Geneva, Switzerland, WHO, 1994. , 76 p. (WHO/FHE/MSM/94.18)Staff of the WHO Maternal Health and Safe Motherhood (MSM) Programme and the Special Programme of Research, Development and Research Training in Human Reproduction reviewed MSM research to help the MS Scientific and Technical Advisory Group determine at its March-April 1993 meeting future directions of MSM's research component. The review's report includes an overview of MSM and its protocols and funding. The section on research results addresses maternal mortality studies (epidemiologic, social/behavioral, and intervention/prevention studies), maternal morbidity, hemorrhage, anemia, hypertensive disorders of pregnancy, infections, obstructed labor, and abortion. The programmatic analysis of MSM research examines methodology, characteristics of funded studies, monitoring the progress of studies, and documents resulting from MSM research. Sections on technical working groups and a discussion follows. Staff concluded that high priority issues revolve around the most common complications of pregnancy and the most frequent causes of maternal death: postpartum hemorrhage, anemia, puerperal infection, eclampsia, and obstructed labor.
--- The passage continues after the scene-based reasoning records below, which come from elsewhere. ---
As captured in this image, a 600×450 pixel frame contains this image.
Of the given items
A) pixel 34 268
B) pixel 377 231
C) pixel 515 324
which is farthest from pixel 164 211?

New scientific knowledge from MSM research includes stability of various oxytocic preparations, value of 10 IU of oxytocin after delivery in prevention of postpartum hemorrhage, and the value of the partograph in reducing complications related to prolonged and obstructed labor. MSM research activities have been important catalysts in improving maternal health in many developing countries. Based on this review, the staff recommends that MSM become more proactive, focus on high priority areas, conduct multicenter studies, and continue to support investigator-initiated proposals to facilitate national research. The annexes include completed research results, summary of ongoing studies, follow-up activities of MSM supported maternal mortality projects, and reports and articles arising out of MSM supported research. The report concludes with abstracts of MSM research.